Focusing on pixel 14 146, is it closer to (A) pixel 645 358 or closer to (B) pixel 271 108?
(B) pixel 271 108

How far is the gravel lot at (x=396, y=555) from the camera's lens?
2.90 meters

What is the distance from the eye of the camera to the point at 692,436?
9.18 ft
━━━
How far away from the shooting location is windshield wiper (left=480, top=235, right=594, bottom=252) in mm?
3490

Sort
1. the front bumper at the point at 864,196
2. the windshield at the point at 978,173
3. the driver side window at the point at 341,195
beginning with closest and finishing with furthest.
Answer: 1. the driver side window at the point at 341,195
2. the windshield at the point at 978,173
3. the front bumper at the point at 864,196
━━━
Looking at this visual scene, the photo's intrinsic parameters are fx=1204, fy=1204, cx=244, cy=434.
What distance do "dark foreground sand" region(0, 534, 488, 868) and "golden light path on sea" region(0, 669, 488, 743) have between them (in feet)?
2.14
━━━
▸ **GIVEN REQUEST**: List each line in the records above that contains the word "front".

▸ **SOLUTION**:
1. the front bumper at the point at 864,196
3. the front bumper at the point at 864,196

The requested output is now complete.